▸ PAGE EXTRACT
━━━━━━━━━━━━━━━━━━━━━━━━━━━━━━

Projects

A showcase of my key projects and analysis.

Multilingual Transliteration Model

(Python, mBART, OpenNMT, BLEU, CHRF, TER)

Fine-tuned Facebook's mBART model for Indian language transliteration, achieving BLEU: 66.29, CHRF: 82.18, TER: 23.95.
Processed and cleaned 300K+ entries with character-level modeling and optimized inference latency.
Integrated preprocessing, validation, and evaluation pipelines with OpenNMT-py for reproducibility and deployment.

Toxic Comment Classifier

(Python, TF-IDF, CNN) | Link

Built a robust toxic comment classification model using TF-IDF and a 1D CNN architecture, achieving 95% accuracy.
Designed for real-time deployment with low-latency inference, suitable for chat systems and forums.
Surpassed several baselines in accuracy and F1 score through extensive tuning and error analysis.

COVID-19 Vaccine Analysis

(Matplotlib, Pandas, NumPy, Seaborn, Tableau, Excel) | Link

Analyzed 7.6K+ rows across 24 attributes to uncover COVID-19 vaccine distribution inequalities in Indian states.
Utilized heatmaps, bar graphs, and box plots to detect state-wise gaps in dose administration and age-wise prioritization.
Recommended 3 regional policy changes based on data-backed insights to ensure equitable distribution.

Uber Dataset Analysis

(Python, Pandas, NumPy, Matplotlib, Seaborn) | Link

Processed 29K+ Uber ride records across NYC to extract patterns in hourly demand and borough-wise usage.
Analyzed weather-related features like temperature, wind speed, and precipitation to find correlations with pickup rates.
Optimized peak hour prediction models with a 40% faster runtime compared to baseline approaches.

━━━━━━━━━━━━━━━━━━━━━━━━━━━━━━

▸ INFORMATION SUPPLIED

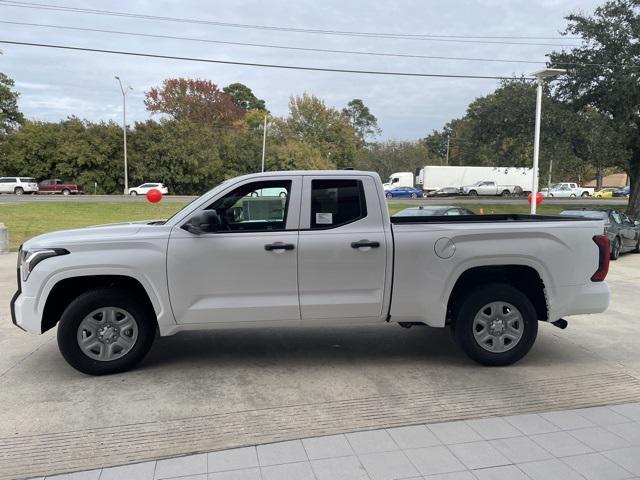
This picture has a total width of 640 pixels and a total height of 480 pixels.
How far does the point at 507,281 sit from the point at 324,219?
198 centimetres

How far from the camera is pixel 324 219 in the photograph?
484 cm

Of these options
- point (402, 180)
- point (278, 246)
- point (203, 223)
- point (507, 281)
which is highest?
point (402, 180)

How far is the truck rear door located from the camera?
4.71m

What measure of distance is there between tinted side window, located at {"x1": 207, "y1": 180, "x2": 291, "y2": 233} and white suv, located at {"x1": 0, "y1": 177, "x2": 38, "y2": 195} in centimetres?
4671

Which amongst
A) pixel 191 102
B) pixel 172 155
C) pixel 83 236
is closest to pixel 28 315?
pixel 83 236

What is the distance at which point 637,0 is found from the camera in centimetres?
2353

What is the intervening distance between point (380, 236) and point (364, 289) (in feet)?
1.69

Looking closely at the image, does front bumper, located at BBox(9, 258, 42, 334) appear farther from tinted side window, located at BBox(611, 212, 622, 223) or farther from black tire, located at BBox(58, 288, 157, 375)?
tinted side window, located at BBox(611, 212, 622, 223)

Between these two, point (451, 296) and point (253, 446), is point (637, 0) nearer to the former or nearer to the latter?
point (451, 296)

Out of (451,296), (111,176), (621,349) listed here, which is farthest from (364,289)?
(111,176)

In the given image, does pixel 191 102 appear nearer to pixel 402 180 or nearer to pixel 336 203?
pixel 402 180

━━━━━━━━━━━━━━━━━━━━━━━━━━━━━━

▸ PROBLEM DESCRIPTION
From the projects page above, pull out everything from "(Python, mBART, OpenNMT, BLEU, CHRF, TER)" down to "reproducibility and deployment." and copy it word for word.

▸ RESULT OF THIS EXERCISE
(Python, mBART, OpenNMT, BLEU, CHRF, TER)

Fine-tuned Facebook's mBART model for Indian language transliteration, achieving BLEU: 66.29, CHRF: 82.18, TER: 23.95.
Processed and cleaned 300K+ entries with character-level modeling and optimized inference latency.
Integrated preprocessing, validation, and evaluation pipelines with OpenNMT-py for reproducibility and deployment.